Span Tree - nothing to do with coconuts...
1. What does the Spanning Tree Protocol achieve?
A) Determines a loop free topology
B) Sets up a meshed switched topology
C) Creates bridge loops and broadcast storms
D) Disseminates VLAN topology
2. What does the following statement do?Switch(config-if)#spanning-tree portfast disable
A) Disables spanning-tree on the switch port
B) Disable spanning tree on the switch
C) Changes the spanning-tree switch to portfast mode
A) Disables spanning-tree on the switch port
B) Disable spanning tree on the switch
C) Changes the spanning-tree switch to portfast mode
1. Answer: A
2. Answer: A
Portfast is a method of disabling STP on a switch port.
Summary
STP (Spanning Tree protocol) is used at layer 2 to prevent routing loops for frames on switches with multiple connections. Without STP, imagine 2 switches connected together with 2 separate Ethernet cables, a frame passes from one switch to the other over cable number 1. Switch 2 by default sends the frame out all ports except the one it came from so then this same frame is routed back via the second cable to the first switch, first switch then looks at the address and routes the frame back out the first cable to switch 2 and around it goes again.

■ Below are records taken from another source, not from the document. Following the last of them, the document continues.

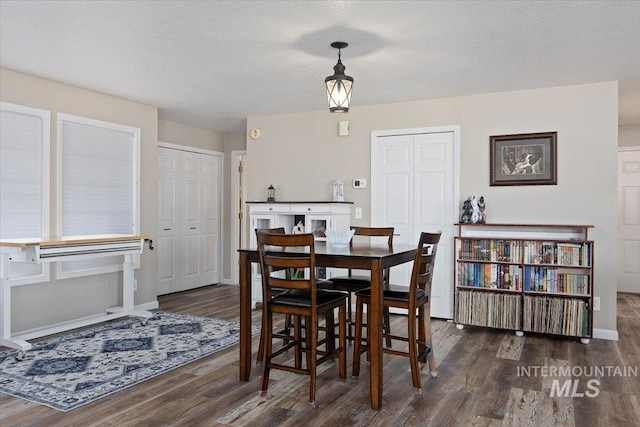 dining area featuring dark wood-type flooring and a textured ceiling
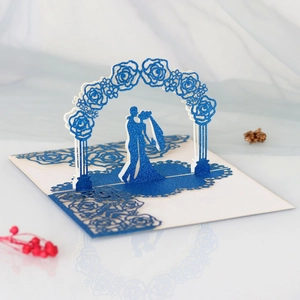 Detail view of 3D laser-cut wedding card with rose arch and blue glitter finish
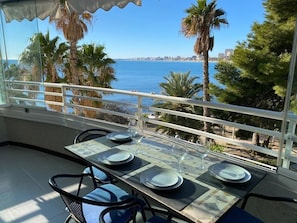 A balcony with a table set for dining, overlooking a coastal cityscape with palm trees and a clear blue sky.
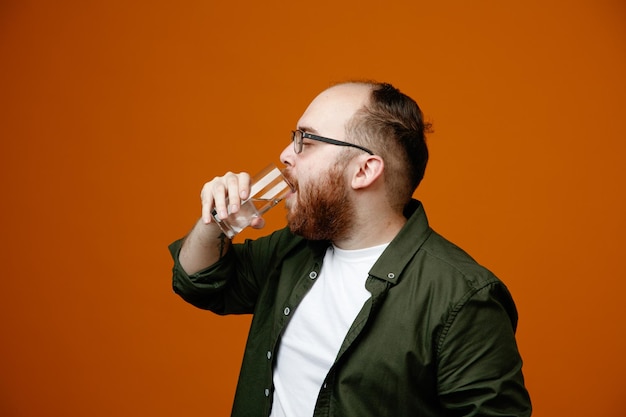 Hombre barbudo en ropa casual con gafas sosteniendo un vaso de agua bebiendo mirando confiado de pie sobre fondo naranja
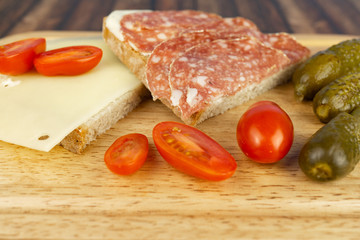 A slice of bread with salami and a slice of bread with cheese, while still small cocktail tomatoes and pickled cucumbers, served on a wooden board
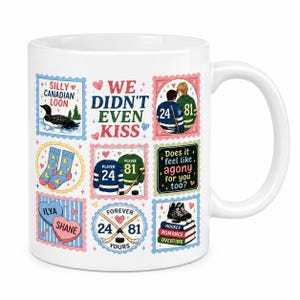 May include: A white ceramic mug featuring a grid of colorful postage stamp-style illustrations. Designs include a loon, hockey jerseys numbered 24 and 81, socks with ducks, and text reading "WE DIDN'T EVEN KISS" and "Does it feel like agony for you too?"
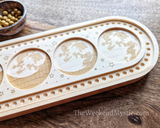 Close-up of full moon phase etchings in wood mala design board.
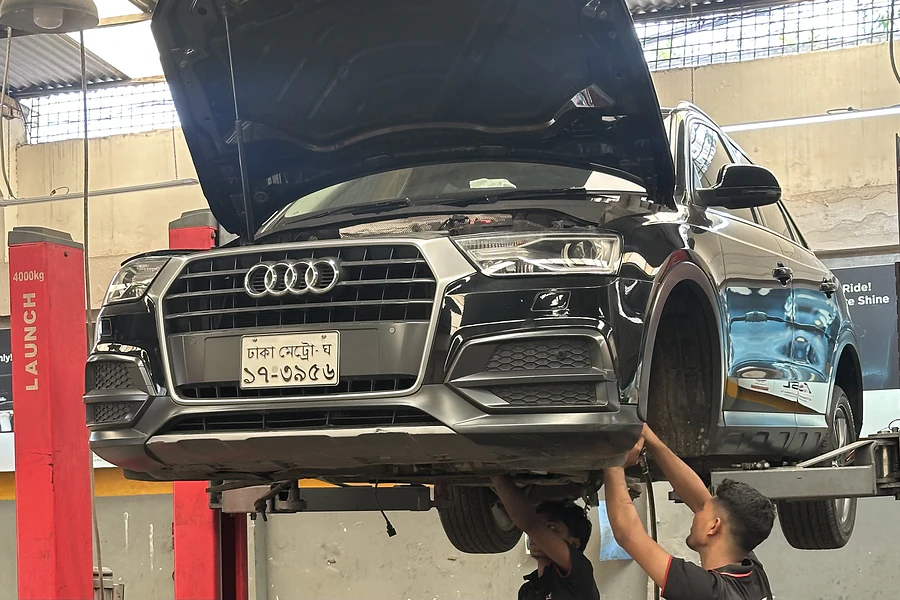 Audi SUV raised on a two-post lift while Autobahn Solutions technicians work underneath
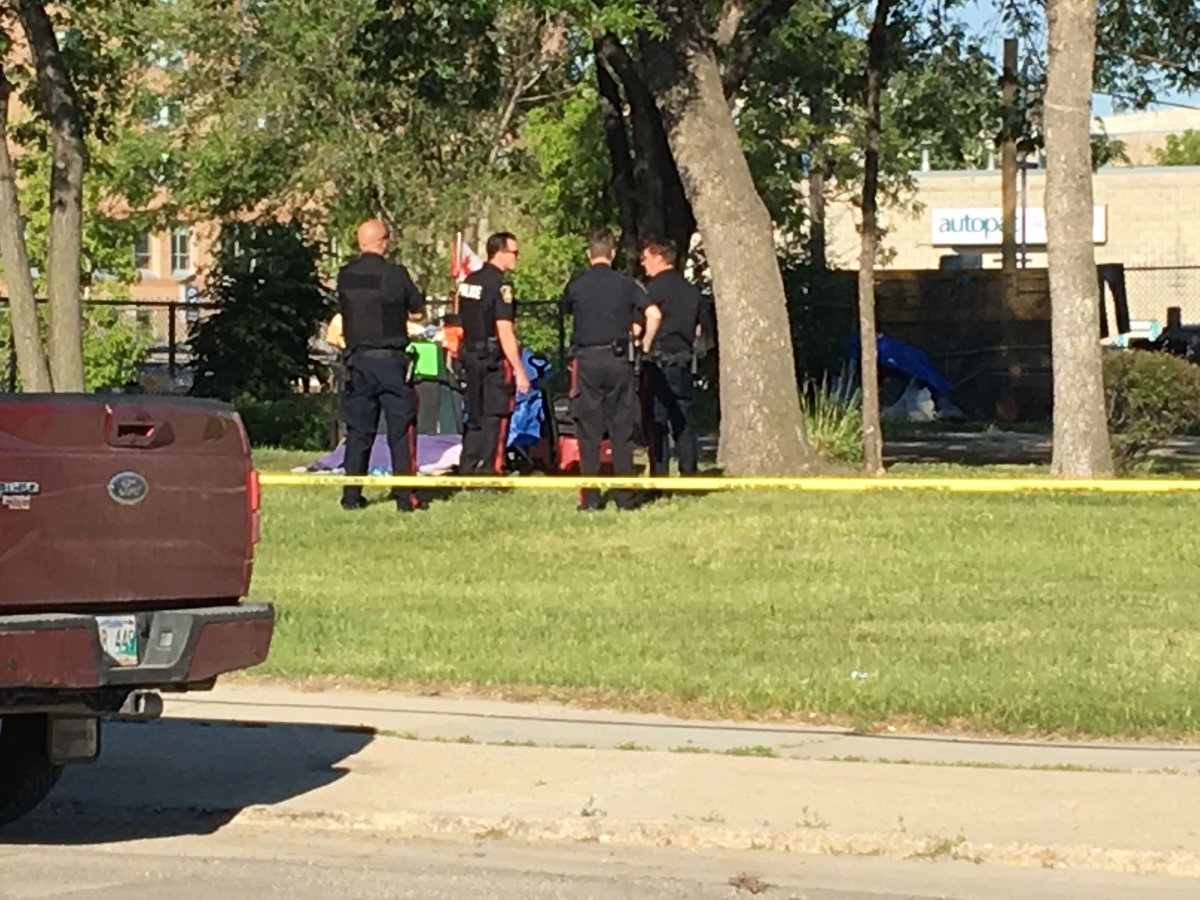 Police gather around on the scene at Higgins Avenue and Maple Street Wednesday.
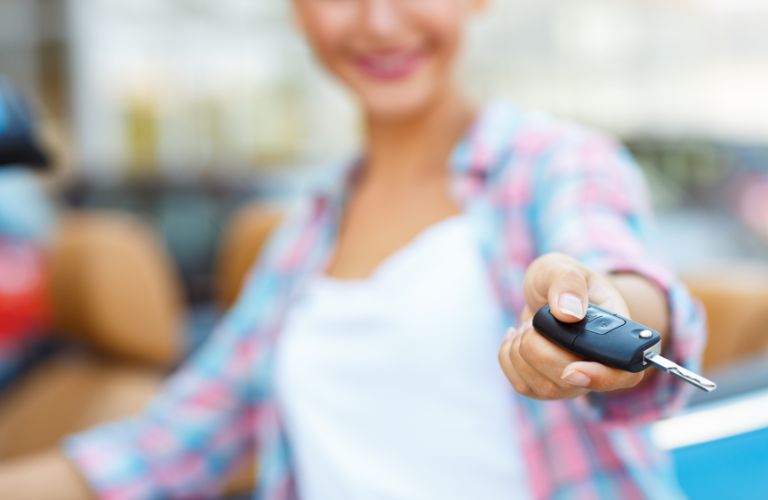 A smiling woman showing a key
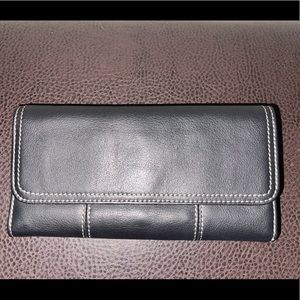 Clark’s black leather wallet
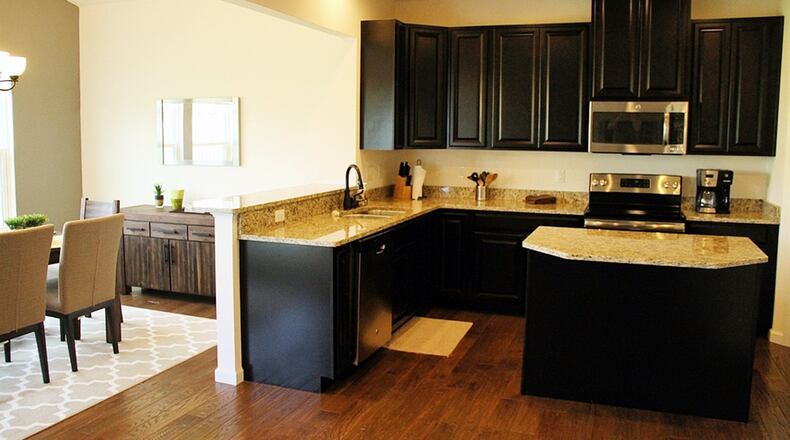 In the open kitchen, 42-inch, espresso-stained wood cabinets and granite counters surround the L-shaped work space, which is augmented by a matching center island with an overhang for bar seating.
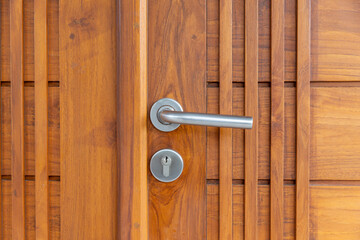 Stainless steel door handle on wooden door.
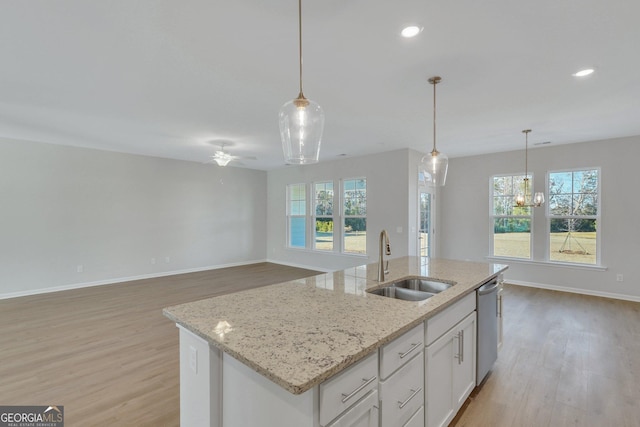 kitchen featuring white cabinetry, sink, a center island with sink, and pendant lighting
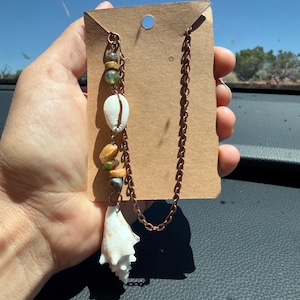 May include: A copper-toned metal chain necklace featuring a series of natural elements including small green and tan stone beads, a white cowrie shell, and a larger white spiral seashell pendant, all displayed on a rectangular brown card.
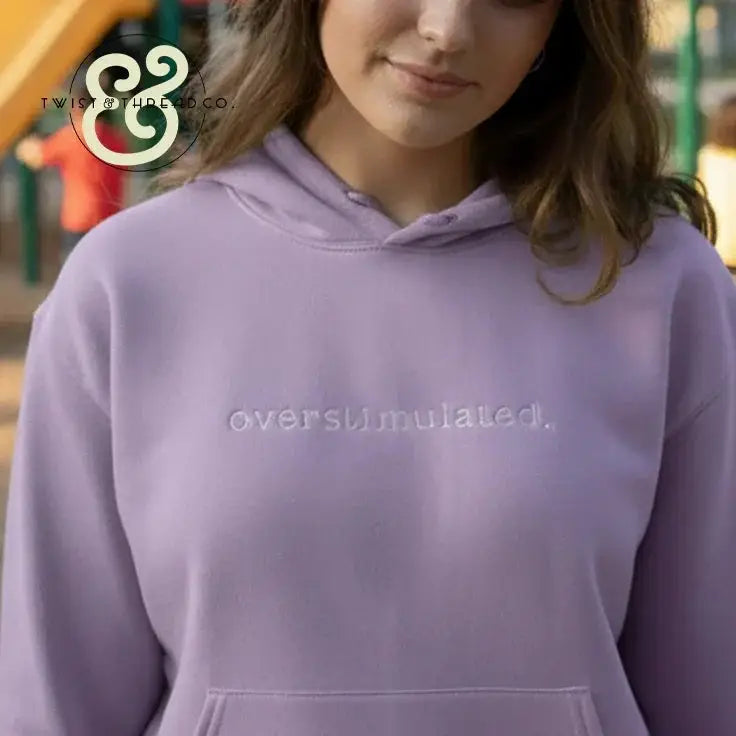 Woman wearing lavender hoodie with embroidered 'overstimulated' text in outdoor park setting
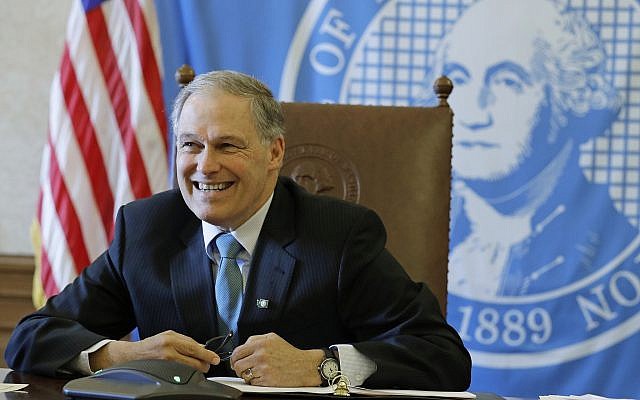 In this Wednesday, Feb. 27, 2019 photo, Washington Gov. Jay Inslee sits in front of the state seal as he takes part in a conference call meeting with members of the AARP, at the Capitol in Olympia, Wash. (AP Photo/Ted S. Warren) In this Wednesday, Feb. 27, 2019 photo, Washington Gov. Jay Inslee sits in front of the state seal as he takes part in a conference call meeting with members of the AARP, at the Capitol in Olympia, Wash. (AP Photo/Ted S. Warren)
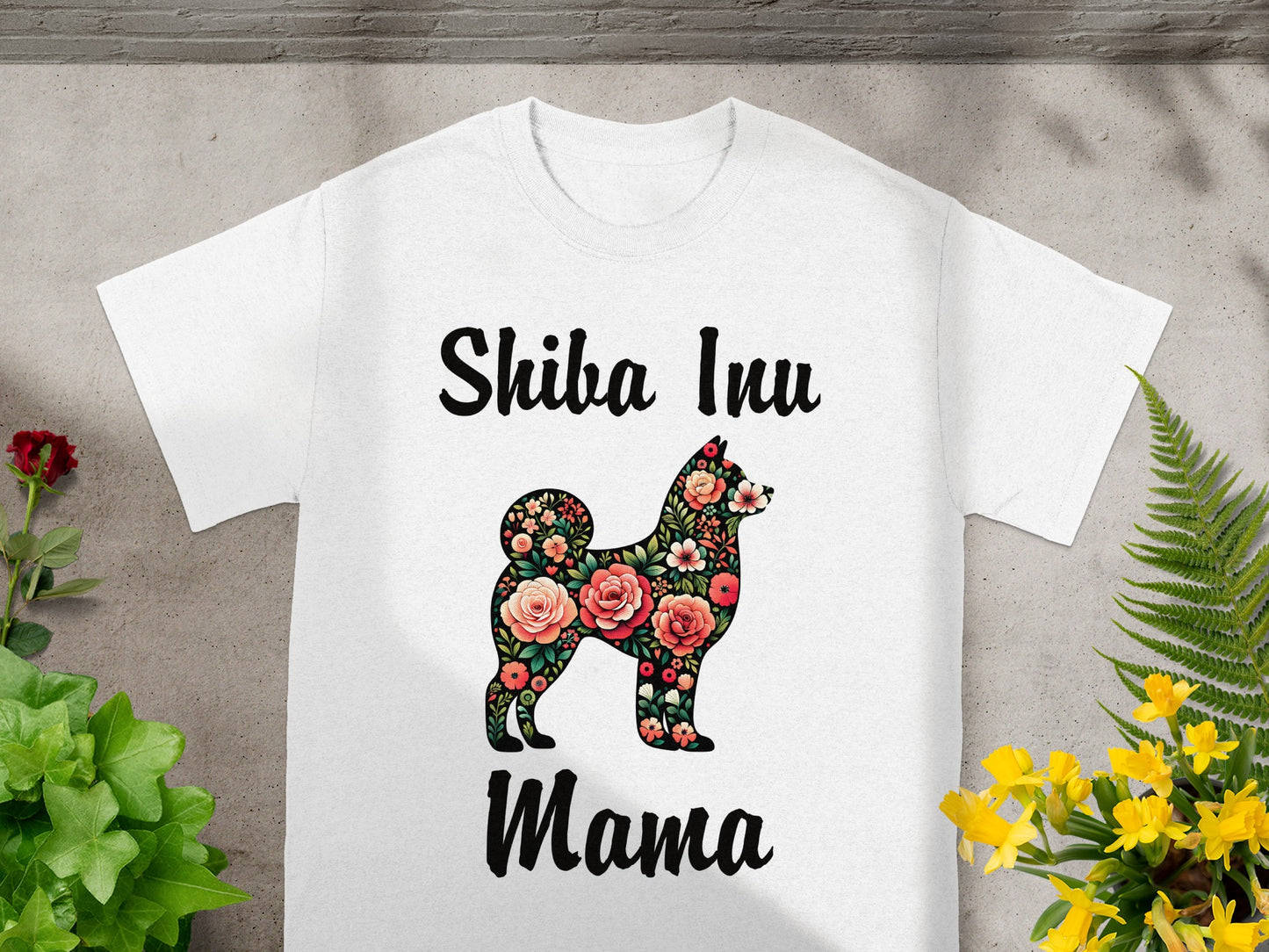 White t-shirt with "Shiba Inu Mama" text and floral Shiba Inu silhouette.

This is a routing loop, also known as "race tracking", and the frame will eventually cause the interface buffers on the switches to overflow, causing traffic degradation, increased CPU and ultimately switch crash.
STP prevents this from happening by blocking ports between switches, allowing traffic to pass over one link only. It has to be remembered that STP works vlan by vlan, so you can balance traffic across multiple links by the use of weighting, to allow some vlans on one trunk and others on the other. Very useful protocol.